I totally get it. There are tons of “What if” situations. What if I keep my eyes closed too much? What if I have prosthetic eyes? What if I grow facial hair or change my hair color? These would all be reasonable questions if we were looking at any other company than Apple, but we are working with the most inclusive company there is. This is the company that made the very first out of the box accessible smart phone when it wasn’t popular or cost effective. This is the company that took the time to make videos featuring individuals with disabilities using their technology to live, work and play. This is a company that has an entire dedicated team committed to accessibility in every single device that they produce.
Apple takes care to include individuals with disabilities in everything that they do and Face ID will not be an exception. It is expected that Face ID will have dedicated settings that can be customized for accessibility settings including for use with VoiceOver. Given that this will be a brand new feature, however, I would expect that it won’t work perfectly every time for sighted and visually impaired individuals alike. When that happens, you will always be able to use a passcode to still be able to gain access to your phone.
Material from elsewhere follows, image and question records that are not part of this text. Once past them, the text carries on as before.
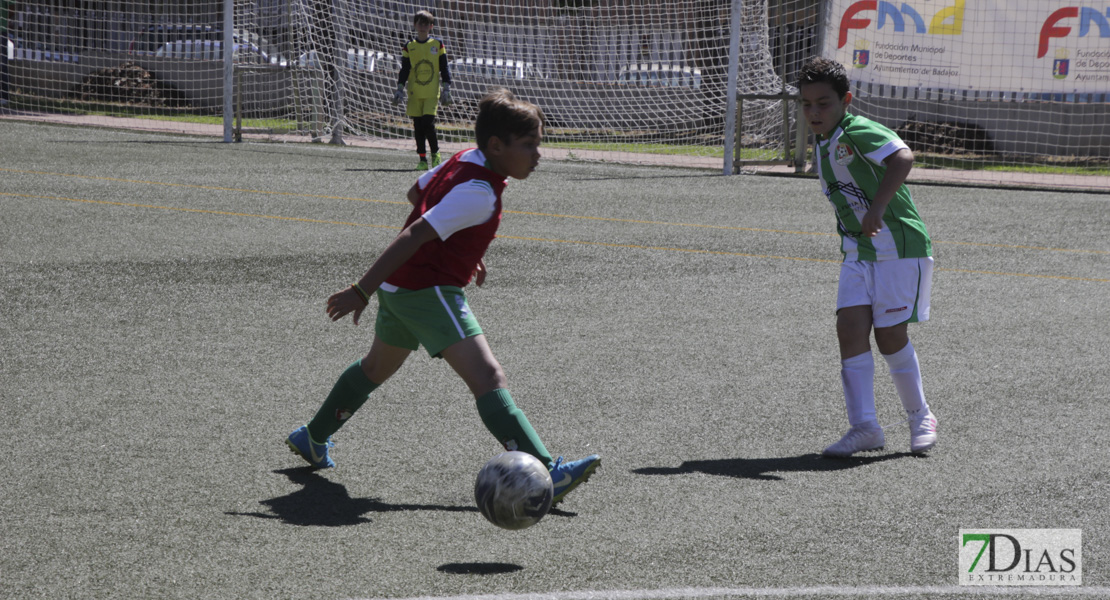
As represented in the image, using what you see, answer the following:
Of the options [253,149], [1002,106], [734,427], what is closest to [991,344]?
[734,427]

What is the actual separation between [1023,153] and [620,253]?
11.3m

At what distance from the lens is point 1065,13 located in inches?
632

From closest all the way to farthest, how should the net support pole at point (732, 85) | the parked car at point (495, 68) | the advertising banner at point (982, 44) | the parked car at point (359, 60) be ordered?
1. the advertising banner at point (982, 44)
2. the net support pole at point (732, 85)
3. the parked car at point (495, 68)
4. the parked car at point (359, 60)

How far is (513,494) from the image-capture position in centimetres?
370

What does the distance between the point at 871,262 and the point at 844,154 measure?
0.45 meters

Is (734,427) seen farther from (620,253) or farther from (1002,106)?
(1002,106)

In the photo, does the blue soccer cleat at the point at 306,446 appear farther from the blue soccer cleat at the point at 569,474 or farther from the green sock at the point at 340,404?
the blue soccer cleat at the point at 569,474

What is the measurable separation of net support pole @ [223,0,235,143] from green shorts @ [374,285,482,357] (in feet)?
54.0

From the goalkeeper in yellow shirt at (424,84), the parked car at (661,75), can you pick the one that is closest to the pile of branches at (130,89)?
the goalkeeper in yellow shirt at (424,84)

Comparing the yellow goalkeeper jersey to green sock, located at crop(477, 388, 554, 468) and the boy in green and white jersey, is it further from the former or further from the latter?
green sock, located at crop(477, 388, 554, 468)

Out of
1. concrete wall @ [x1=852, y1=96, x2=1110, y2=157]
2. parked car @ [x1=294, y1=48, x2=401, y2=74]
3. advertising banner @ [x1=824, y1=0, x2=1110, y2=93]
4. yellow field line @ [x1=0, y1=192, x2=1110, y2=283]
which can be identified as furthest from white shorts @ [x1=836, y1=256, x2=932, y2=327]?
parked car @ [x1=294, y1=48, x2=401, y2=74]

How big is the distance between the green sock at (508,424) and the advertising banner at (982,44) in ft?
44.9

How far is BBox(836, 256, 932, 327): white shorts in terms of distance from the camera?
4.86m

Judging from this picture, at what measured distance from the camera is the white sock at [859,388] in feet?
15.7
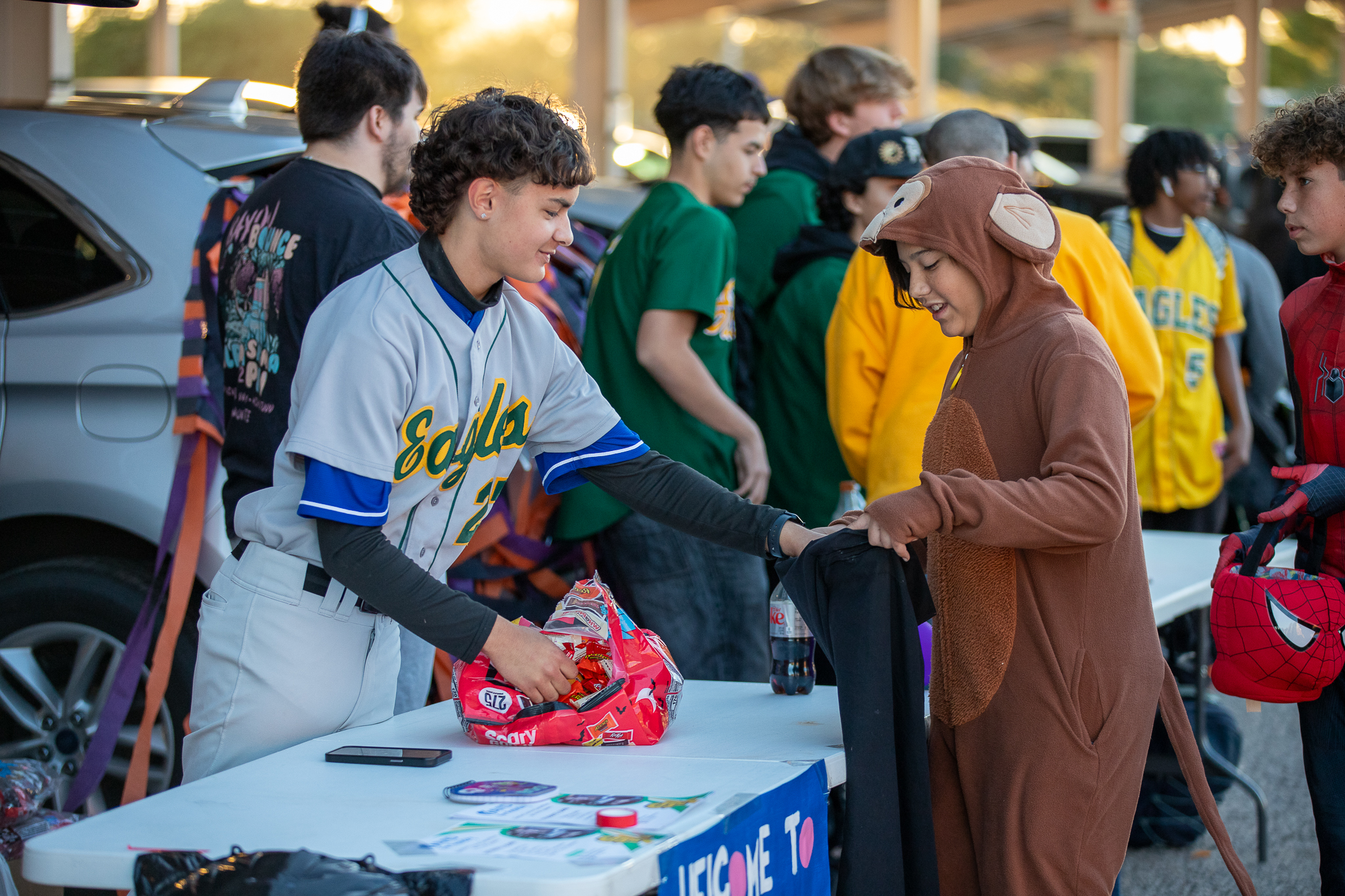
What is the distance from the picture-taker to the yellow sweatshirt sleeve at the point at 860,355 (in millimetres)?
3410

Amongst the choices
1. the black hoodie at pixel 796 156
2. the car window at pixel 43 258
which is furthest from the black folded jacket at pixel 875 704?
the black hoodie at pixel 796 156

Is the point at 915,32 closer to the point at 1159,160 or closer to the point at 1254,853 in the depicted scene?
the point at 1159,160

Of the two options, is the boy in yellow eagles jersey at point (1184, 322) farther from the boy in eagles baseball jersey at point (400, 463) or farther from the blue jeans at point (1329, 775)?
the boy in eagles baseball jersey at point (400, 463)

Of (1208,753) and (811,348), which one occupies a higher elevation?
(811,348)

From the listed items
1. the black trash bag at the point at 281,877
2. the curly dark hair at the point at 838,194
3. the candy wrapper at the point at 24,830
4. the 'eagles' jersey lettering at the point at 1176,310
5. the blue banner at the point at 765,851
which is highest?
the curly dark hair at the point at 838,194

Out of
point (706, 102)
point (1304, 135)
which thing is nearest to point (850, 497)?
point (706, 102)

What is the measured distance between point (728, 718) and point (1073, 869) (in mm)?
635

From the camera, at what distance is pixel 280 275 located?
Answer: 287 centimetres

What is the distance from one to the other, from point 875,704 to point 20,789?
192 cm

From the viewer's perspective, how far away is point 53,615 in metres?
3.49

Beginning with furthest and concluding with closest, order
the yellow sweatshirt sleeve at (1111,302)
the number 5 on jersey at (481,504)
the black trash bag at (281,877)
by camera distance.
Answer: the yellow sweatshirt sleeve at (1111,302) < the number 5 on jersey at (481,504) < the black trash bag at (281,877)

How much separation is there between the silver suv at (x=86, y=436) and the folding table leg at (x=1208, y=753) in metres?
2.89

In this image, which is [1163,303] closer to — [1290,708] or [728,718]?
[1290,708]

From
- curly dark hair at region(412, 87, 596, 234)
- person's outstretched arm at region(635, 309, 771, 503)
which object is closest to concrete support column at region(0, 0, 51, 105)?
person's outstretched arm at region(635, 309, 771, 503)
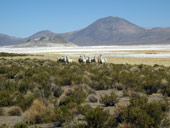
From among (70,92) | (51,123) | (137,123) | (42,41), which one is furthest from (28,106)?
(42,41)

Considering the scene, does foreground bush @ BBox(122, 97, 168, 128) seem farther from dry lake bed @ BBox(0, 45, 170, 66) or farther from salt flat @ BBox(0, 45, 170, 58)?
salt flat @ BBox(0, 45, 170, 58)

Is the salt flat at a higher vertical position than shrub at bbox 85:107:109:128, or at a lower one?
lower

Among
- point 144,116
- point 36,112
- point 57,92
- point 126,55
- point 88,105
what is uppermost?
point 144,116

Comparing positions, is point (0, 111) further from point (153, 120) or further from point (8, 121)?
point (153, 120)

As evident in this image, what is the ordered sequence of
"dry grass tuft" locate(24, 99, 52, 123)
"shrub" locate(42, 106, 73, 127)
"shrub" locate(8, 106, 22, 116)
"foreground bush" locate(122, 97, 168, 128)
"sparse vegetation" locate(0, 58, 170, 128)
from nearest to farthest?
"foreground bush" locate(122, 97, 168, 128) → "sparse vegetation" locate(0, 58, 170, 128) → "shrub" locate(42, 106, 73, 127) → "dry grass tuft" locate(24, 99, 52, 123) → "shrub" locate(8, 106, 22, 116)

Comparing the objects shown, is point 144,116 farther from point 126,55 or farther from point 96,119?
point 126,55

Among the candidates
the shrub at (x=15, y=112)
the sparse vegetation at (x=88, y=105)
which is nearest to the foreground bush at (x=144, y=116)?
the sparse vegetation at (x=88, y=105)

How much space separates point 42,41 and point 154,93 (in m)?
176

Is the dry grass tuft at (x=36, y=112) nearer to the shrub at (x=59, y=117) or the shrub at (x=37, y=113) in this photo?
the shrub at (x=37, y=113)

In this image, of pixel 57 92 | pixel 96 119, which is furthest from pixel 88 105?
pixel 57 92

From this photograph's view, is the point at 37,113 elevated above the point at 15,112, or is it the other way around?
the point at 37,113

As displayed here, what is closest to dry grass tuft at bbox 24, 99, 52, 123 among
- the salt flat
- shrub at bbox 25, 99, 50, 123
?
shrub at bbox 25, 99, 50, 123

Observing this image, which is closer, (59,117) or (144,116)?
(144,116)

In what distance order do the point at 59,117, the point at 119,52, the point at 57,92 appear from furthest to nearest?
the point at 119,52, the point at 57,92, the point at 59,117
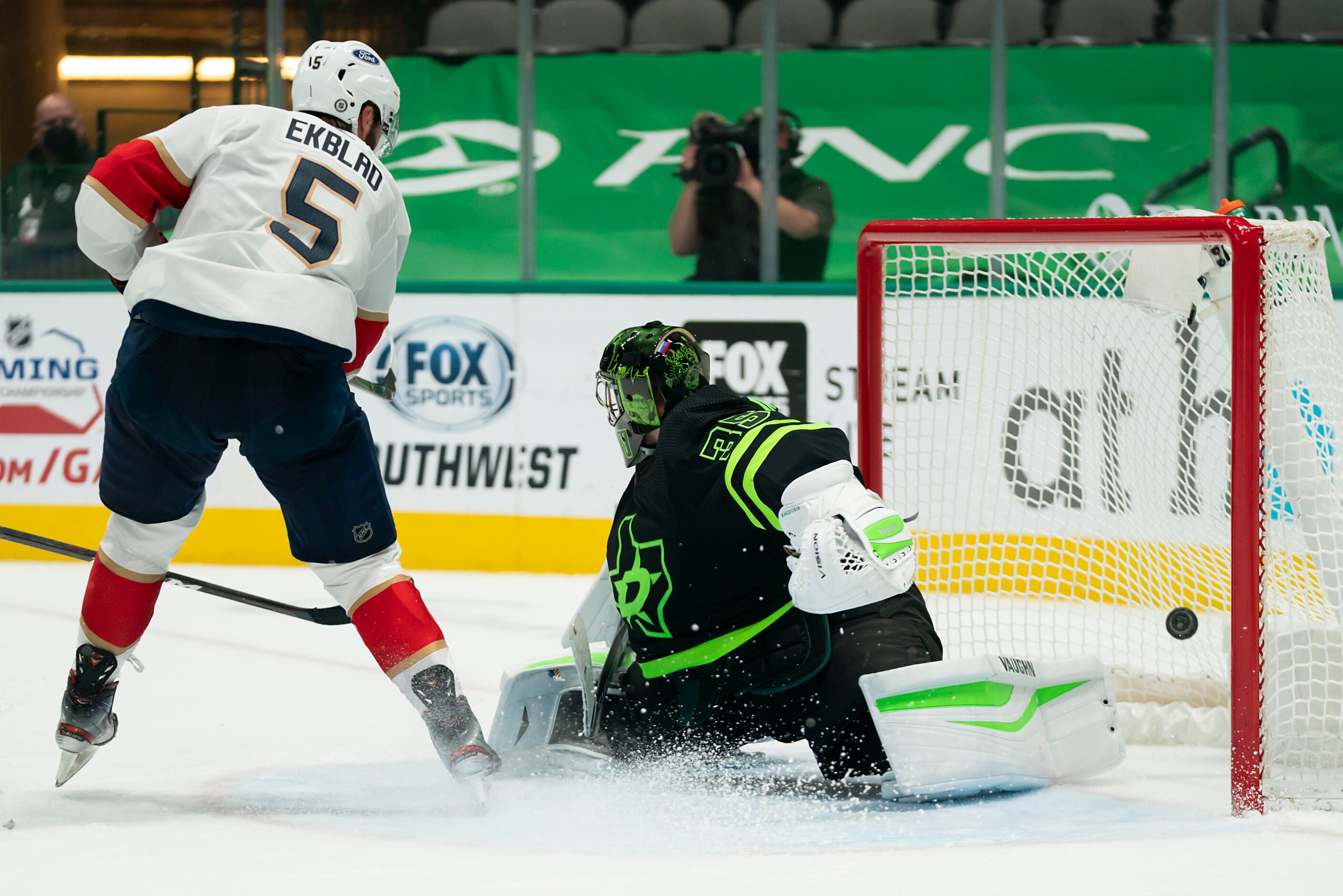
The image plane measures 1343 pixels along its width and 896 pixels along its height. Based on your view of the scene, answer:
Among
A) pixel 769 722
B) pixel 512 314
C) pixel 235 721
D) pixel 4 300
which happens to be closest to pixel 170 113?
pixel 4 300

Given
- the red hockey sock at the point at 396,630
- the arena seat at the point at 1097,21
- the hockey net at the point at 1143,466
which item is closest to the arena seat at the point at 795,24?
the arena seat at the point at 1097,21

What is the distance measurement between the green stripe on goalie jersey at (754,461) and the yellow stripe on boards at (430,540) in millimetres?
3085

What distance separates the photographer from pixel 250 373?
92.5 inches

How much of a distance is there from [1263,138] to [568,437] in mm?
2731

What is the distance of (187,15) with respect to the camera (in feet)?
20.2

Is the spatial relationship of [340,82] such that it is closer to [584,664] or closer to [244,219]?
[244,219]

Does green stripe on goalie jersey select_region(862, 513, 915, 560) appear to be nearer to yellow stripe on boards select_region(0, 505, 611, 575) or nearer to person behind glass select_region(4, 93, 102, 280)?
yellow stripe on boards select_region(0, 505, 611, 575)

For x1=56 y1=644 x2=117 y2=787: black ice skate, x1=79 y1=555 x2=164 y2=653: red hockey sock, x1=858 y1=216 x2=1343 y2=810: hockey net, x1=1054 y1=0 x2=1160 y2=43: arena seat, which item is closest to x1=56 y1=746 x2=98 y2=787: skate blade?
x1=56 y1=644 x2=117 y2=787: black ice skate

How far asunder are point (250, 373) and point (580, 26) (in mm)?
3981

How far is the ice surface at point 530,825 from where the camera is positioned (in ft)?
6.60

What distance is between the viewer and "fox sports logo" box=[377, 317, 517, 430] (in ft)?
18.2

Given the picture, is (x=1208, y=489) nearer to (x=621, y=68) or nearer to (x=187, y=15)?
(x=621, y=68)

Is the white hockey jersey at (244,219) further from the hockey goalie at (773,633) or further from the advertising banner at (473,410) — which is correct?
the advertising banner at (473,410)

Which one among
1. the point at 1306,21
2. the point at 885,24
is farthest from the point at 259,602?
the point at 1306,21
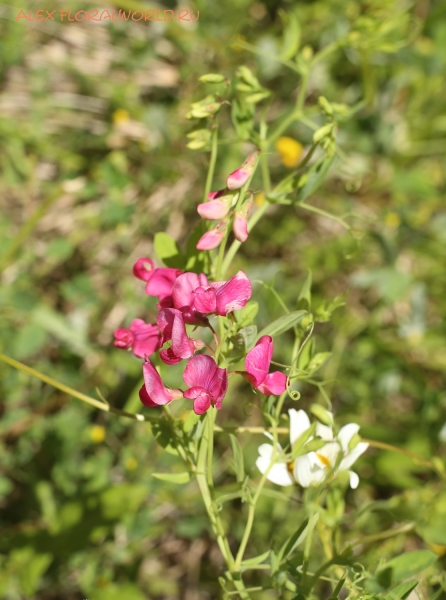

I have also read concerns on social media about the security of FaceID. Apple stated that they literally scanned a billion images to make sure that security could not be compromised. It is not possible to trick the Face ID with a photograph of an individual to gain access because of the advanced 3D camera technology in the iPhone X camera.They only exception, which Apple acknowledged, is if you are a twin…which is understandable given that an identical set of twins would likely not be able to be distinguished by a machine.
Based on the history of Apple, once a new feature is introduced it tends to stay in subsequent models for years to come. Face ID is here to stay and as Apple stated in their Fall 2017 Special Event, this is the next standard for smart phones. Luckily, for those that still have reservations, there are plenty of iPhone models to choose from that will allow for the more traditional Touch ID and passcode security access.